From the line that contains "Celebrity Photo: Melinda" to the last line of the data below, transcribe every line exactly. Do not include the pictures.

Excerpts from a dataset:

*** Block opens ***

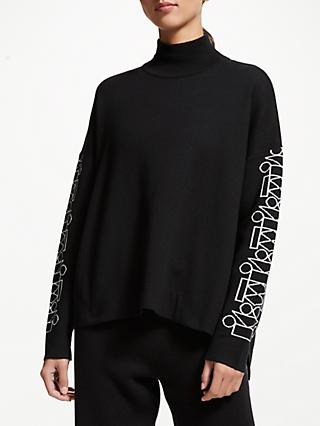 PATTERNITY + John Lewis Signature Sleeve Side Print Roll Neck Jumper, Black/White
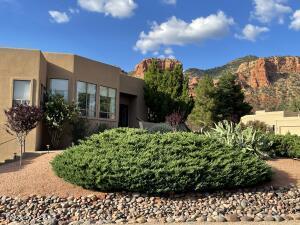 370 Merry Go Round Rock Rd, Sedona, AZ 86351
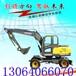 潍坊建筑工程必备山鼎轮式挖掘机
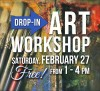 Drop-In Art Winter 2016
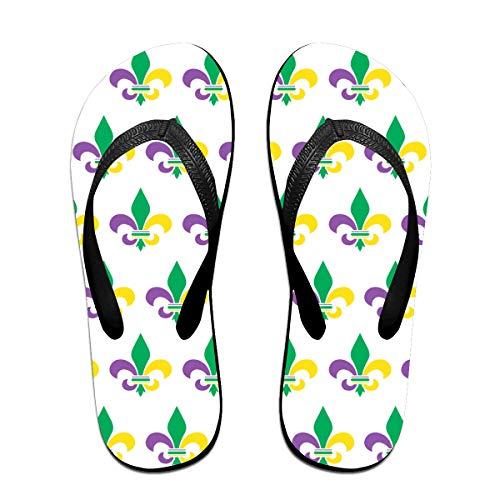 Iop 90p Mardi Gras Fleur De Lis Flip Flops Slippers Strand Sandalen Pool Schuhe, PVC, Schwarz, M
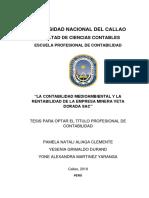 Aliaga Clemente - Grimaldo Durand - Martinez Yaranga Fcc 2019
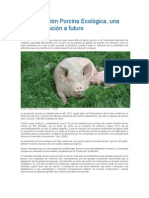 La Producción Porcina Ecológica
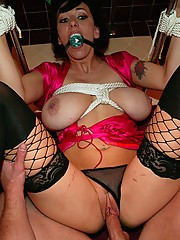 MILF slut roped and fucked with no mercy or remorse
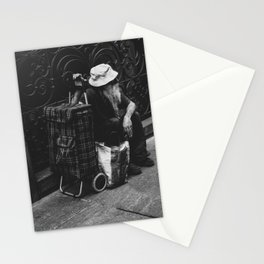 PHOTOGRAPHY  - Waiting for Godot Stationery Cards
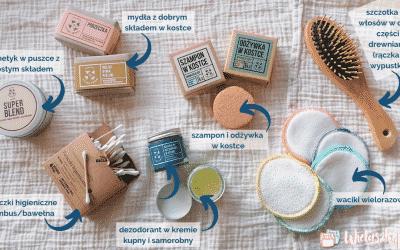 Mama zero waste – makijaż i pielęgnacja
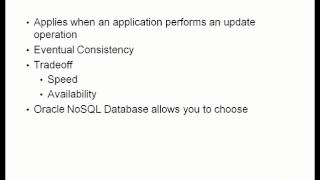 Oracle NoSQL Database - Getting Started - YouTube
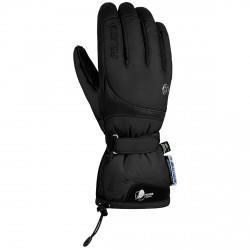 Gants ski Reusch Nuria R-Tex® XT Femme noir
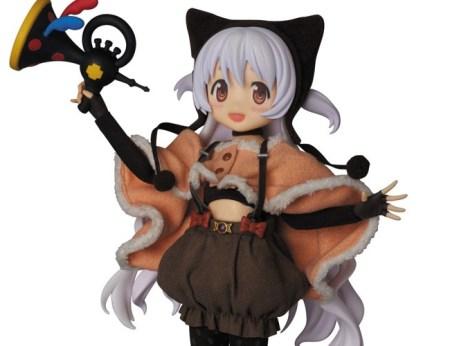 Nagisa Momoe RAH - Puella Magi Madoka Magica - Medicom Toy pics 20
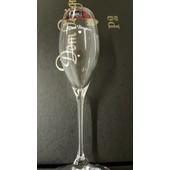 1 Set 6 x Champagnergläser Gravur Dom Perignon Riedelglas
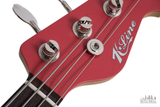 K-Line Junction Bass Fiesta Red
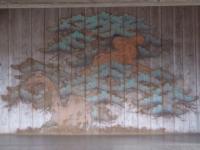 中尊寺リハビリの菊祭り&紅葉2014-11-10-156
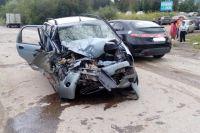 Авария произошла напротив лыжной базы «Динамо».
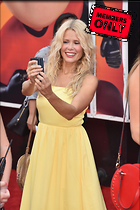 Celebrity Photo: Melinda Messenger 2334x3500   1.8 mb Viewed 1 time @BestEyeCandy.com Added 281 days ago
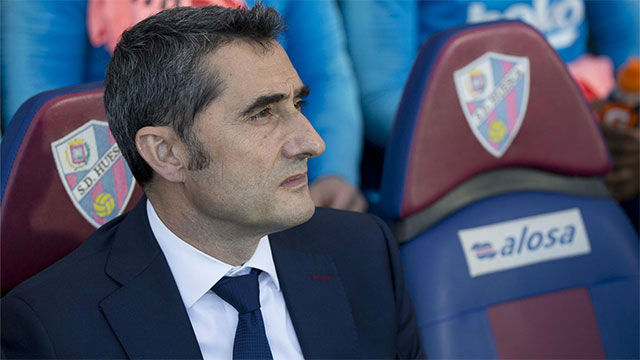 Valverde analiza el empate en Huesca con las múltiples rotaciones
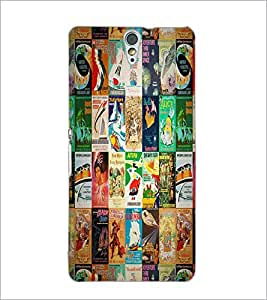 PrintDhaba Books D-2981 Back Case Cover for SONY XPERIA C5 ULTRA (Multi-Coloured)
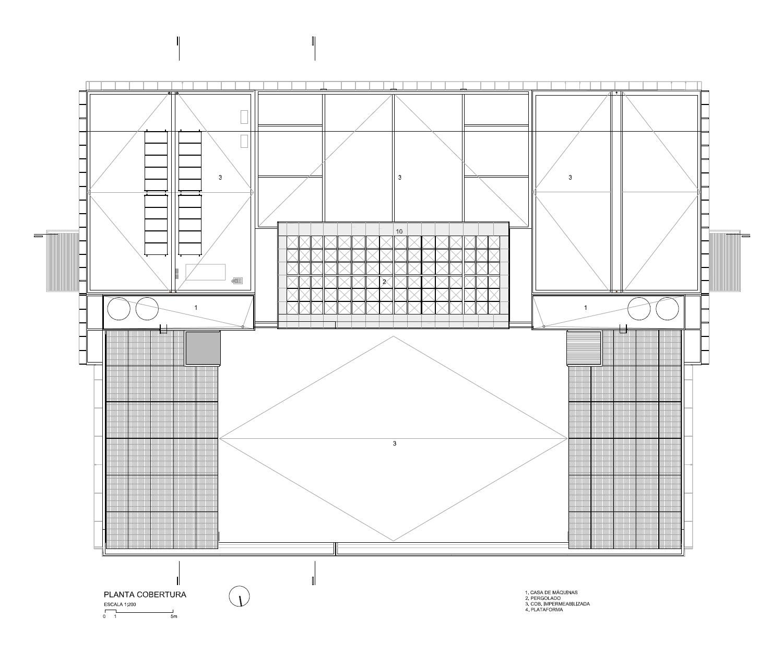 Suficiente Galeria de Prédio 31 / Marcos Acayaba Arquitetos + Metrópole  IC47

*** Block closes ***

Exercise output:
 Celebrity Photo: Melinda Messenger 2334x3500   1.8 mb Viewed 1 time @BestEyeCandy.com Added 281 days ago
 Valverde analiza el empate en Huesca con las múltiples rotaciones
 PrintDhaba Books D-2981 Back Case Cover for SONY XPERIA C5 ULTRA (Multi-Coloured)
 Suficiente Galeria de Prédio 31 / Marcos Acayaba Arquitetos + Metrópole  IC47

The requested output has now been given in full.